==== Raw data
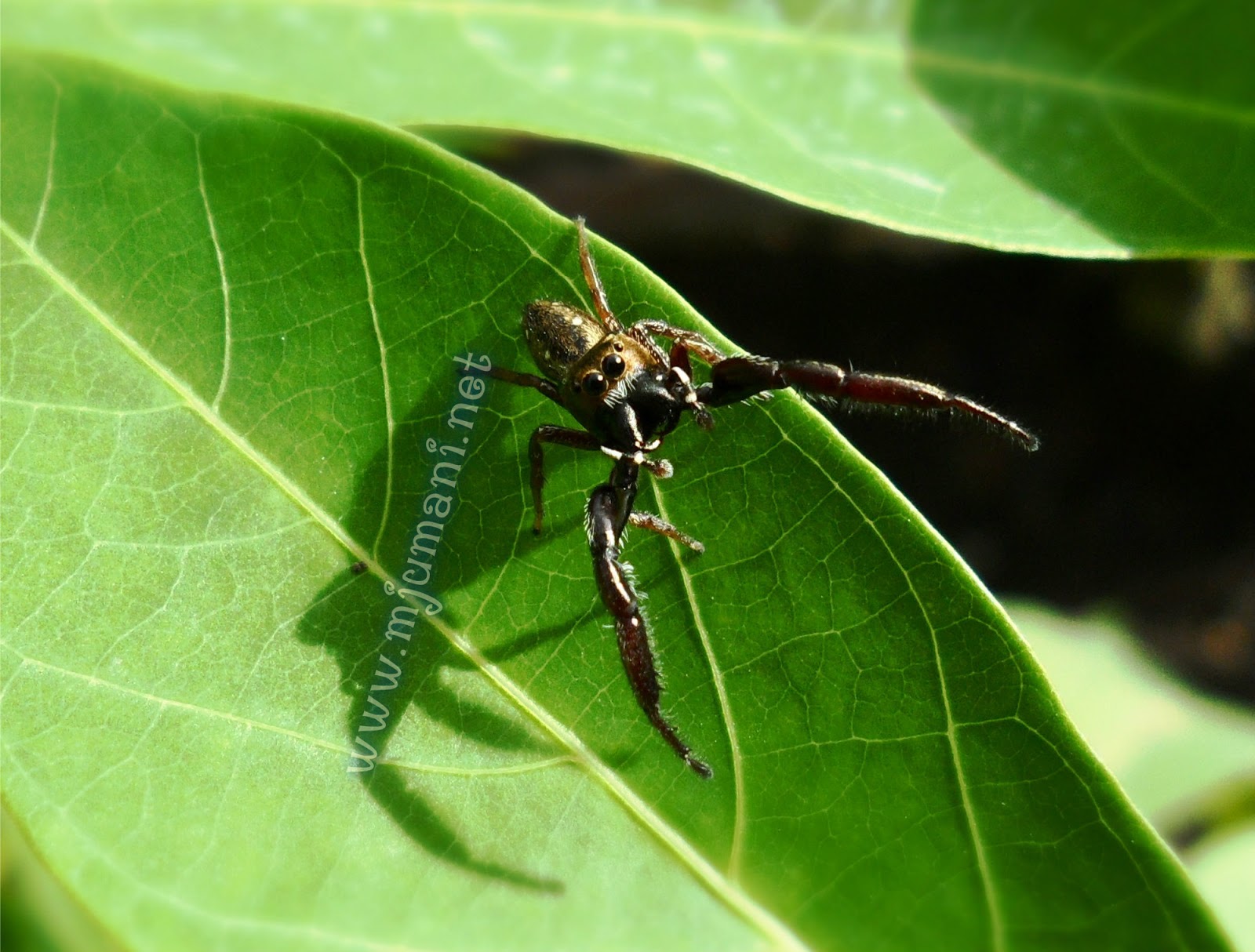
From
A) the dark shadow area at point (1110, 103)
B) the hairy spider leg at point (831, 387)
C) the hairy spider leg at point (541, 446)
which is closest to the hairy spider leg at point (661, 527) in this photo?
the hairy spider leg at point (541, 446)

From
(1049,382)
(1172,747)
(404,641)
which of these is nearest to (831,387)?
(404,641)

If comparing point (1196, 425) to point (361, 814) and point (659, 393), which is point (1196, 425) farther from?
point (361, 814)

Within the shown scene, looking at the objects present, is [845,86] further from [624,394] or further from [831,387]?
[624,394]

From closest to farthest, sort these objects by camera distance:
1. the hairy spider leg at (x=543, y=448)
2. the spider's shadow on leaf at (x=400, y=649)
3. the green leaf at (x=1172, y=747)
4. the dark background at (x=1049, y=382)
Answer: the spider's shadow on leaf at (x=400, y=649) → the hairy spider leg at (x=543, y=448) → the green leaf at (x=1172, y=747) → the dark background at (x=1049, y=382)

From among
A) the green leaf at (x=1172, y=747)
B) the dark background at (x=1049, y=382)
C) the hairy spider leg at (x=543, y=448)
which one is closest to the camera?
the hairy spider leg at (x=543, y=448)

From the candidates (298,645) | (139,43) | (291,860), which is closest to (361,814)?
(291,860)

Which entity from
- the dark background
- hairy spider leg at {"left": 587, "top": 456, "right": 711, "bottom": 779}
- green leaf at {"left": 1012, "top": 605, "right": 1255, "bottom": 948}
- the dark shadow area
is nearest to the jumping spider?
hairy spider leg at {"left": 587, "top": 456, "right": 711, "bottom": 779}

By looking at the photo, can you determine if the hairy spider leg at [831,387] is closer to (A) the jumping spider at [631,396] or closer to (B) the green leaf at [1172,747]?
(A) the jumping spider at [631,396]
========
Reproduce the items word for word, from the line containing "If comparing point" through the final line of the items, with both of those lines included.

◆ Task solution ◆
If comparing point (1196, 425) to point (361, 814) and point (659, 393), which is point (1196, 425) farther from?
point (361, 814)

Within the shown scene, looking at the objects present, is [845,86] further from [624,394] or further from [831,387]?
[624,394]

From closest to farthest, sort these objects by camera distance:
1. the hairy spider leg at (x=543, y=448)
2. the spider's shadow on leaf at (x=400, y=649)
3. the green leaf at (x=1172, y=747)
4. the dark background at (x=1049, y=382)
Answer: the spider's shadow on leaf at (x=400, y=649) → the hairy spider leg at (x=543, y=448) → the green leaf at (x=1172, y=747) → the dark background at (x=1049, y=382)

From among
A) the green leaf at (x=1172, y=747)
B) the dark background at (x=1049, y=382)
C) the hairy spider leg at (x=543, y=448)
which one is closest to the camera?
the hairy spider leg at (x=543, y=448)

From the candidates (298,645) | (139,43) | (291,860), which is closest to (361,814)?
(291,860)

Which entity from
- the dark background
- hairy spider leg at {"left": 587, "top": 456, "right": 711, "bottom": 779}
- green leaf at {"left": 1012, "top": 605, "right": 1255, "bottom": 948}
- the dark shadow area
is nearest to the jumping spider?
hairy spider leg at {"left": 587, "top": 456, "right": 711, "bottom": 779}

By looking at the photo, can you determine if the hairy spider leg at [831,387] is closer to (A) the jumping spider at [631,396] or closer to (B) the green leaf at [1172,747]?
(A) the jumping spider at [631,396]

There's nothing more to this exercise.